The forestry team is also responsible for managing an area of threatened Natal Mist-belt Grassland. This area is divided into five camps which are grazed on a 'one week in, three weeks out' basis, and one camp a year is rested for a 12-month period.
Sax has also paid a lot of attention to the plantation roads, and it is clear that he is a big believer in drainage. The adage that 'your roads are only as good as your drainage' has been put into practice and berms and drainage furrows have been built at regular intervals. It almost looks like overkill, but Sax assures me that it makes a big difference to road conditions and reduces the cost of road maintenance in the long run. Only the one road to and from the timber depot at the centre of the plantation has been hardened.

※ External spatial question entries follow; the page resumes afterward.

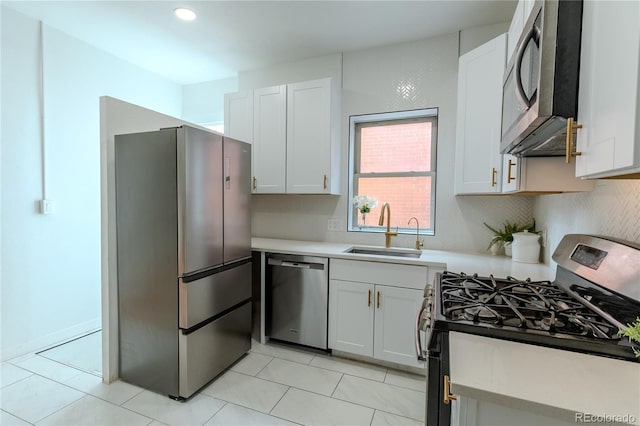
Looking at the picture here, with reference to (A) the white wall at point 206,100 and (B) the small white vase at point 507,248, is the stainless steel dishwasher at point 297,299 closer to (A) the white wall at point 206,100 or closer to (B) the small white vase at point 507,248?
(B) the small white vase at point 507,248

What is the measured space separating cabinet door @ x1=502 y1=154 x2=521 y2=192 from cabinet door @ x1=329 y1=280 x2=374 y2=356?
1163 mm

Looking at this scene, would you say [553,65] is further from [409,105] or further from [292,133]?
[292,133]

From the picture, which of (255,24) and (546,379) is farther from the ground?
(255,24)

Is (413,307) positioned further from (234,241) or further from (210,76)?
(210,76)

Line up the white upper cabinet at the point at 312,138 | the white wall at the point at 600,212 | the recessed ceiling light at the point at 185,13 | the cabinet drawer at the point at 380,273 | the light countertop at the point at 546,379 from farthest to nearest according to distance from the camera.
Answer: the white upper cabinet at the point at 312,138 → the recessed ceiling light at the point at 185,13 → the cabinet drawer at the point at 380,273 → the white wall at the point at 600,212 → the light countertop at the point at 546,379

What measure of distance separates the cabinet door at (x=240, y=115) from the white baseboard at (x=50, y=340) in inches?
93.1

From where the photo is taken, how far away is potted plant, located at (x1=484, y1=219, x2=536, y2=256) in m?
2.38

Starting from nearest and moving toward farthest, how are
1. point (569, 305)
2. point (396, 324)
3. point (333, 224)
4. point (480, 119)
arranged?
point (569, 305) < point (480, 119) < point (396, 324) < point (333, 224)

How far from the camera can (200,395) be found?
203 cm

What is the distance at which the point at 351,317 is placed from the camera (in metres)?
2.43

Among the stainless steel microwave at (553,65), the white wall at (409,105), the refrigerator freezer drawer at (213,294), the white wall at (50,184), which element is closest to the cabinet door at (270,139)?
the white wall at (409,105)

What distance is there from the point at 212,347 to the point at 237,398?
1.26 ft

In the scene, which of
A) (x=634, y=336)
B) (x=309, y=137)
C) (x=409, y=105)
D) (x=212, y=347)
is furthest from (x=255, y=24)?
(x=634, y=336)

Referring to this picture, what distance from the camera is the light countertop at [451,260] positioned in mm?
1829
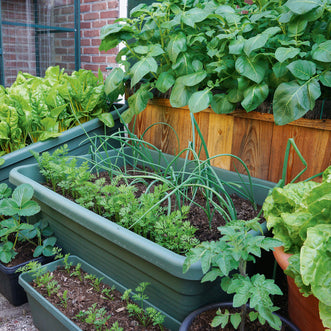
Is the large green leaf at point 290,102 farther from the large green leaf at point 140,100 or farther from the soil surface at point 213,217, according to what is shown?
the large green leaf at point 140,100

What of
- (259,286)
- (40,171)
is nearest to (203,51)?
(40,171)

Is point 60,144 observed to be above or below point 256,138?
below

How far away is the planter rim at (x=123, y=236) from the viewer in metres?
0.96

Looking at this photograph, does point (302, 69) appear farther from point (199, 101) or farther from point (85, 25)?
point (85, 25)

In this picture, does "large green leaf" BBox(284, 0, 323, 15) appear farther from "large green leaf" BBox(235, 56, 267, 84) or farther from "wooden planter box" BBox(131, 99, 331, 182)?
"wooden planter box" BBox(131, 99, 331, 182)

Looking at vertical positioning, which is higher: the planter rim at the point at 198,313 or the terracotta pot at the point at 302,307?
the terracotta pot at the point at 302,307

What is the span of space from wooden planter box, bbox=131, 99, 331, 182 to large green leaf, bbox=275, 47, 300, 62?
280mm

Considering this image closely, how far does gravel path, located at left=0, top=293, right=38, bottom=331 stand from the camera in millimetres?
1363

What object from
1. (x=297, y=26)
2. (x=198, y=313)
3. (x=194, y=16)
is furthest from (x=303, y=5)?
(x=198, y=313)

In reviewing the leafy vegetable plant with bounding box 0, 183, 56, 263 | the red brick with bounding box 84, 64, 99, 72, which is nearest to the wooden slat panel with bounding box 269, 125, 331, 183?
the leafy vegetable plant with bounding box 0, 183, 56, 263

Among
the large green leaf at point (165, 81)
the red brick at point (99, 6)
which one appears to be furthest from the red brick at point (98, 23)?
the large green leaf at point (165, 81)

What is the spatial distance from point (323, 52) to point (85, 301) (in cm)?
119

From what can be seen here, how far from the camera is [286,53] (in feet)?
4.27

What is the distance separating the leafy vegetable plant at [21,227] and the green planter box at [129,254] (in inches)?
2.3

"We have converted the remaining gum compartments to wattle on the advice of NCT. There are some marginal sites bordering the thornveld which are better suited to wattle, so for us wattle is a more profitable crop – and it's fire resistant," said Sax. "The 2007 wildfires that came up from the valley didn't touch our wattle."
However, Sax and his team still take fire prevention measures seriously, are active members of the Lions River FPA, and selectively insure young compartments (up to four years) and the compartments that are about to be felled.

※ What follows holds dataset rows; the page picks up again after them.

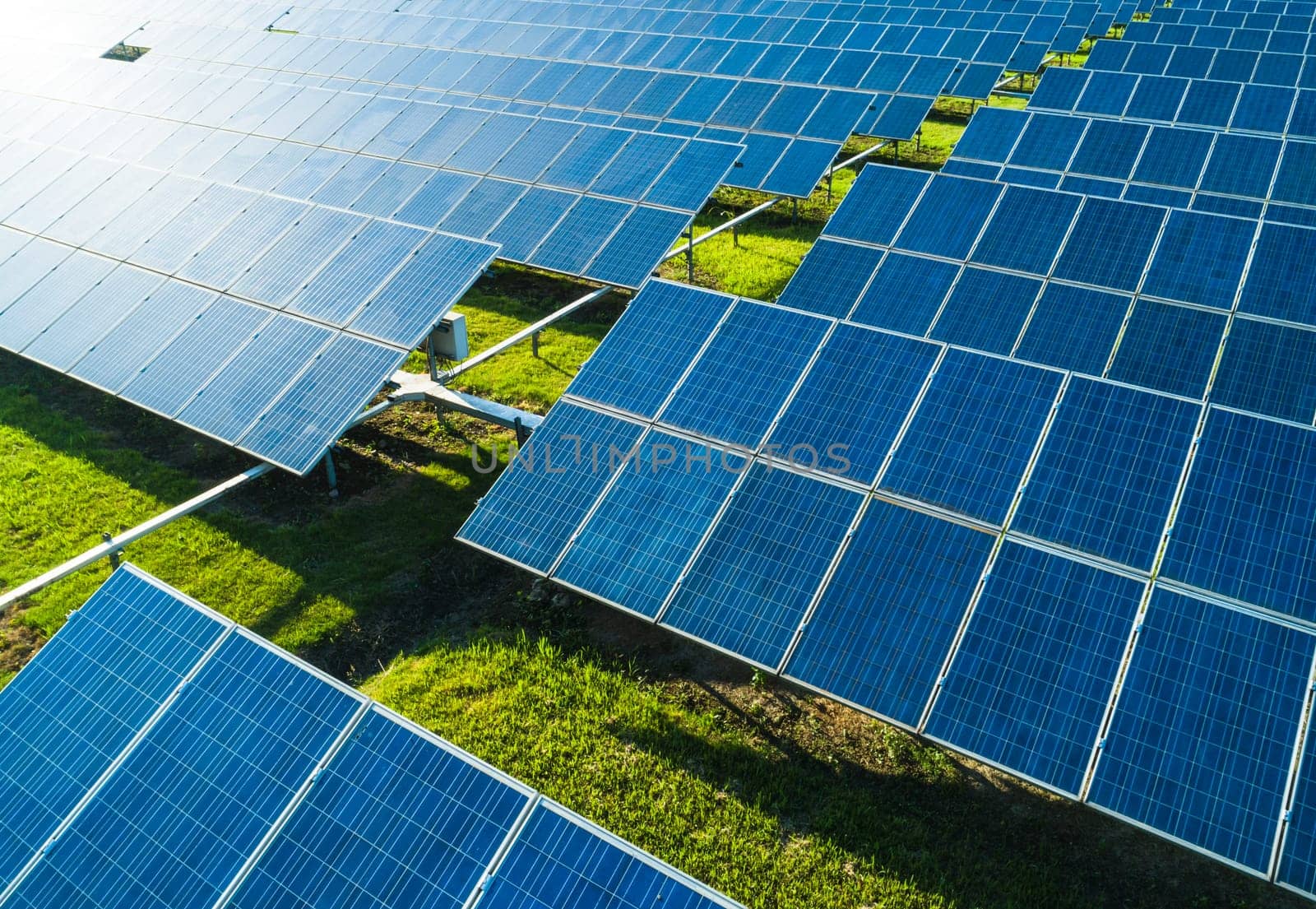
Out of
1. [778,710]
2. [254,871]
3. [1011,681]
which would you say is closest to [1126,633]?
[1011,681]

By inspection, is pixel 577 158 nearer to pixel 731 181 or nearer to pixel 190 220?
pixel 731 181

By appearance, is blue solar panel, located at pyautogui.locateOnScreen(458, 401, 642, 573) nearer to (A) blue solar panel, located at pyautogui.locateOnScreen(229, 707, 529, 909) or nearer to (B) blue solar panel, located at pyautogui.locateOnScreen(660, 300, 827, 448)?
(B) blue solar panel, located at pyautogui.locateOnScreen(660, 300, 827, 448)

On the social front, The Hiltonian Society has initiated an innovative programme to provide alternative housing closer to amenities, transport nodes and economic opportunities for the people living on the estate. Some families have been living there since the school was first established more than 100 years ago and the number has grown significantly over the years.
The Society acquired land in nearby Howick and developed fully serviced, modern housing units in partnership with government and the local municipality. The families were given the option to move or to stay on the Hilton estate, and to date the majority have opted to re-locate.
Phase one of the project has been implemented and 42 families have moved into their new houses already. Phase two, which will see the relocation of another 37 families, is about to begin.
Transport to and from work is provided for those relocated people who are employed on the farm and at the College.
Saxon was naturally thrilled with the NCT award, as were his farm staff, ably led by Senzo Mwelase. But he was adamant that it was a team effort, and he mentioned specifically Jeremy Dixon, Craig Norris and Patrick Kime of NCT who have provided him with lots of advice and support over the years, as well as the management team of the farm's harvesting contractors. He also paid tribute to his colleagues at Hilton, Estate General Manager Rowan Welsford, Dave White and his conservation team, as well as Iain Mcmillan's development department responsible for the housing relocation programme.
"This award wouldn't have been possible without the teamwork which is a hallmark of Hilton College, and the contribution by previous farm managers, and in particular, John Bennie who worked here for over 40 years with extraordinary commitment," concluded Saxon.